Patrick Tsai is an American artist living in Japan
Episode 316: Patrick Tsai and I sat to speak about his gut-bustlingly hilarious Self-Portrait published by Dooks.
Patrick Tsai is an American artist living and working in Japan. He is a photobook enthusiast and has published several books to date. Whereas his previous books focused on a type of street or documentary photography, his current book, Self-Portrait, plays on the motif of the eponymous genre of photography to a hilarious effect. Part cinematic, part Youtube tutorial, the book is a dissection of Patrick in frame-by-frame, page-by-page play.
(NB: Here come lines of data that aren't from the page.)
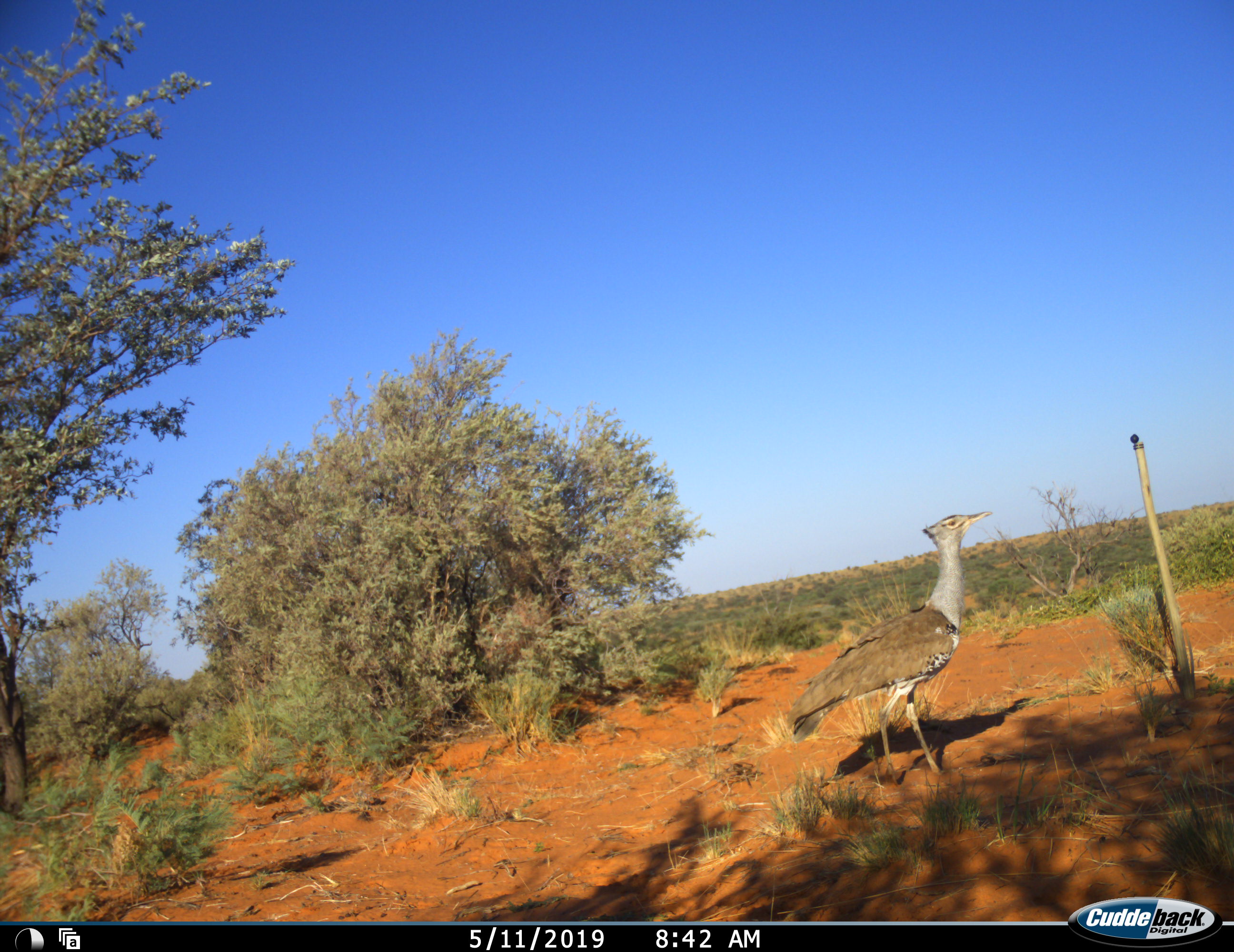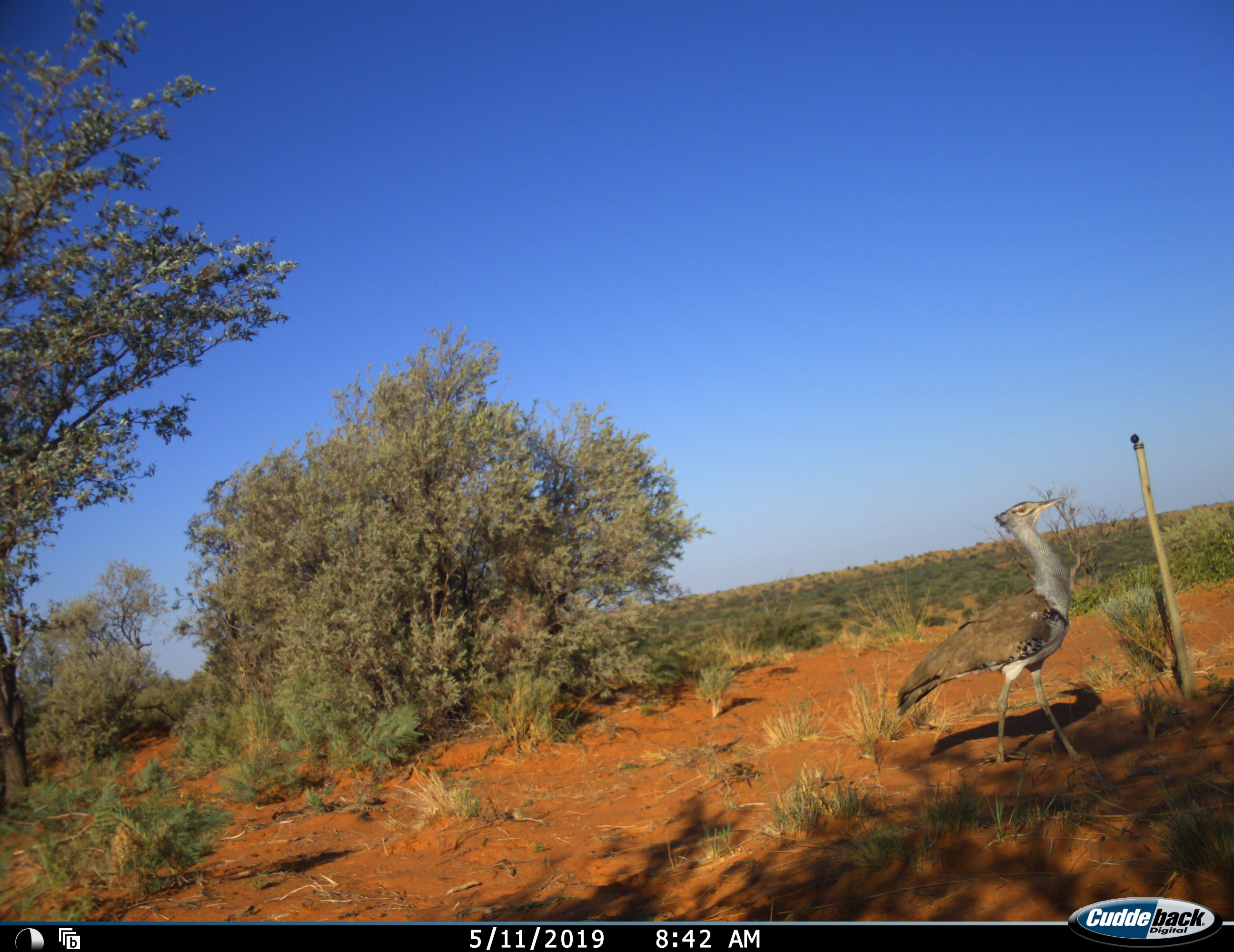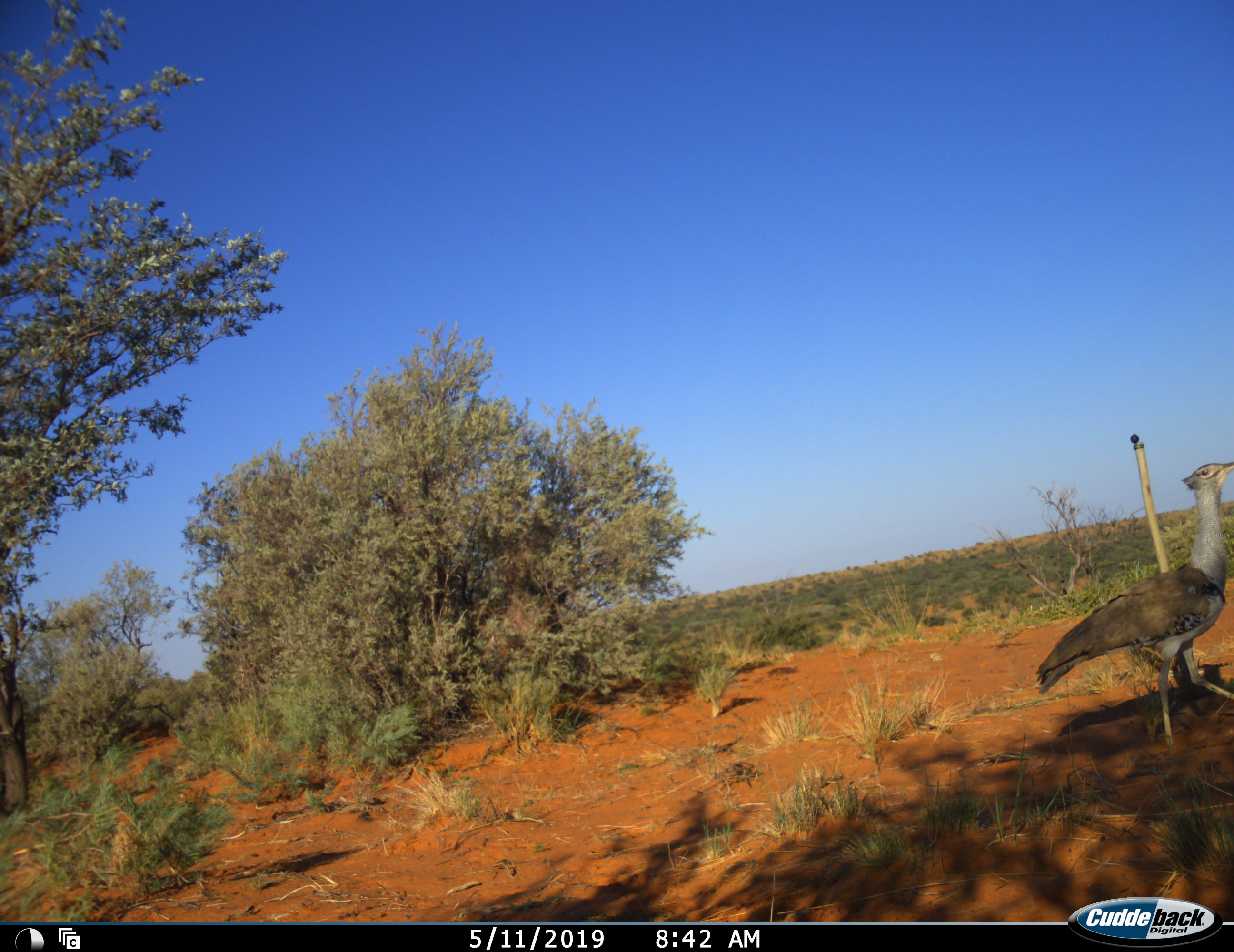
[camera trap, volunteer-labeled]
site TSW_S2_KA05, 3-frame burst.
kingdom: Animalia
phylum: Chordata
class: Aves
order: Otidiformes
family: Otididae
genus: Ardeotis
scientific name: Ardeotis kori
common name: kori bustard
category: bustardkori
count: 1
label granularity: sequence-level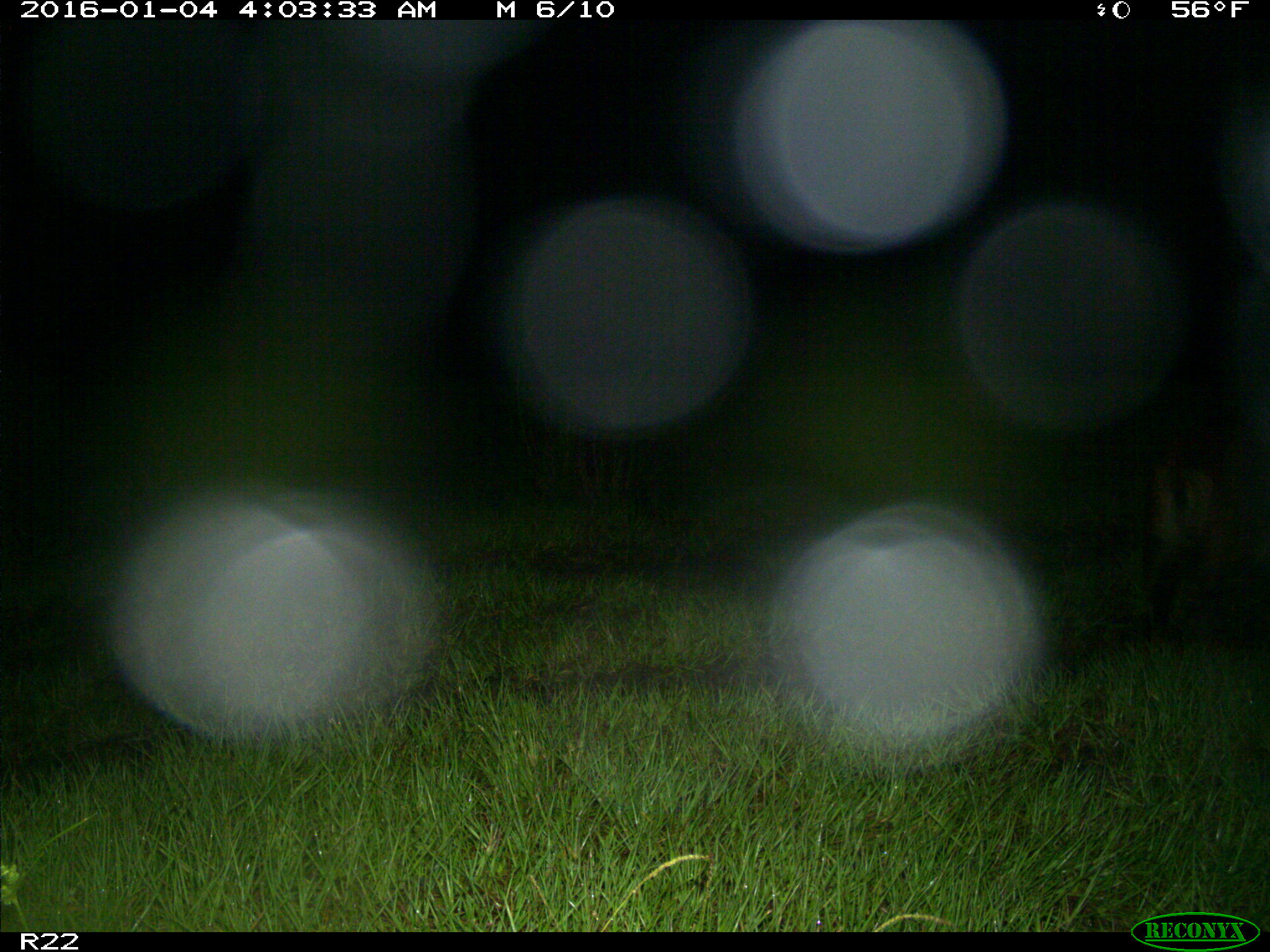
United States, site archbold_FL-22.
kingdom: Animalia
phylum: Chordata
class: Mammalia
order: Artiodactyla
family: Suidae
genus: Sus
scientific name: Sus scrofa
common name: wild boar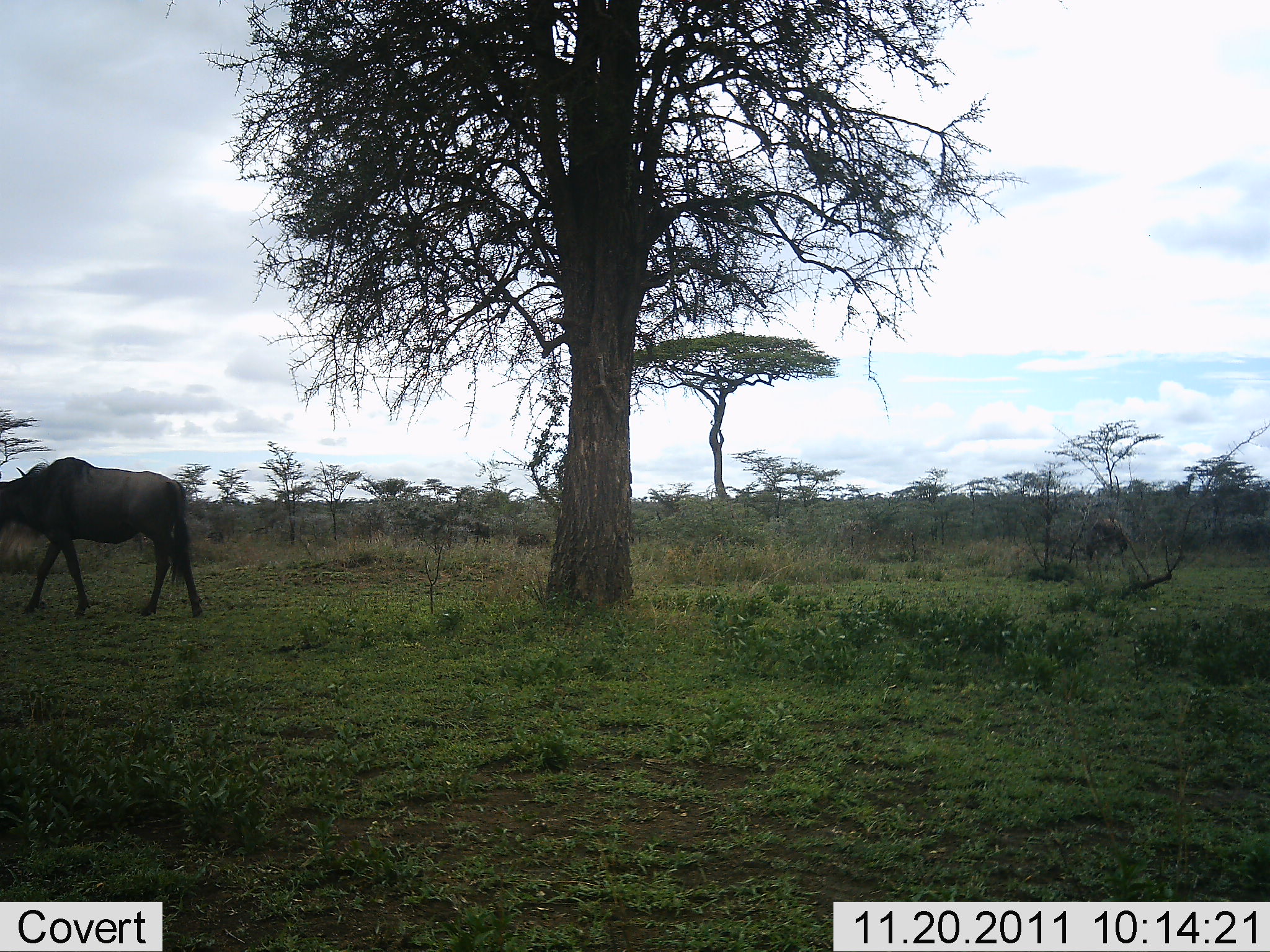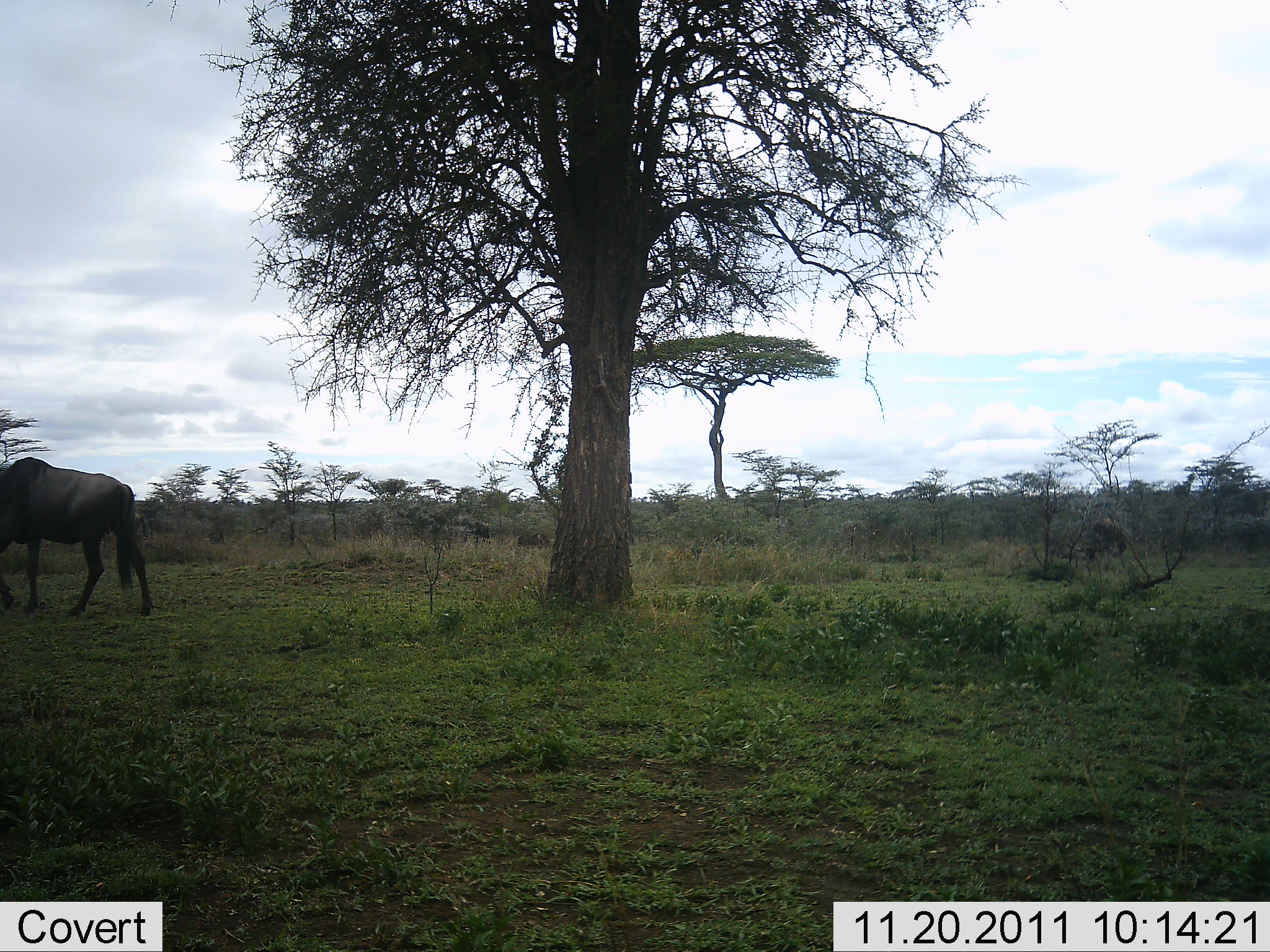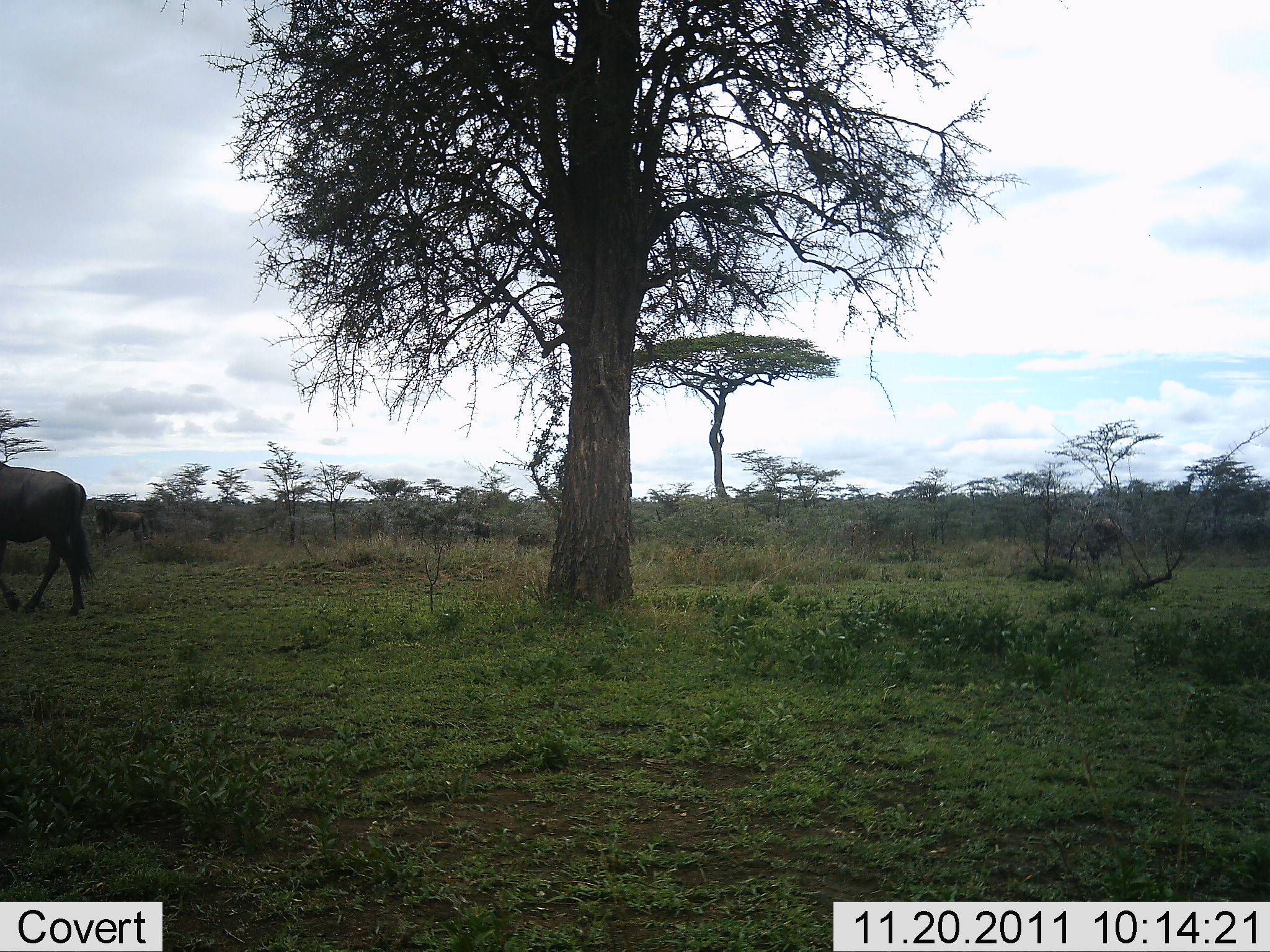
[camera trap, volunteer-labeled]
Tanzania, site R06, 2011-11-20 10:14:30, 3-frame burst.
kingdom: Animalia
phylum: Chordata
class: Mammalia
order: Artiodactyla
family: Bovidae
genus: Connochaetes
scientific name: Connochaetes taurinus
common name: blue wildebeest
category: wildebeest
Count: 1.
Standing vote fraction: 27%.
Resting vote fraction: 0%.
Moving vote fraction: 91%.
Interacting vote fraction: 0%.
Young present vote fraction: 9%.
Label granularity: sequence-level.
Captioned with subtitles, each still frame of the book feels something close to cinema but is contained in the framework of a photobook giving the scope of the project something between a singular Mise-en-scène scale with a distinct emphasis on wry wit found in Patrick’s narration of experiences from his life which extend from ruminations about cinema itself (Wes Anderson) to his various experiences with girlfriends and his fleeing of their flats under dubious dookie-related circumstances.
I don’t mind tipping the hat, and suggesting Patrick’s book is one of my tips for a book of the year. It was incredibly refreshing to receive it in the mail. I appreciate the work that went into making the work with its sharp wit and forethought in a world where projects similar to Patrick’s, from Gillian Wearing to Tracey Moffat, the po-faced and overly severe nature of the projects mentioned above are stripped and abandoned in Patrick’s work. It is a much-needed antidote to the continued over-emphasized projects that calculate the necessity of intellectual pretentiousness as the only soluble way to transmit and enjoy art production. Grab a copy while you can!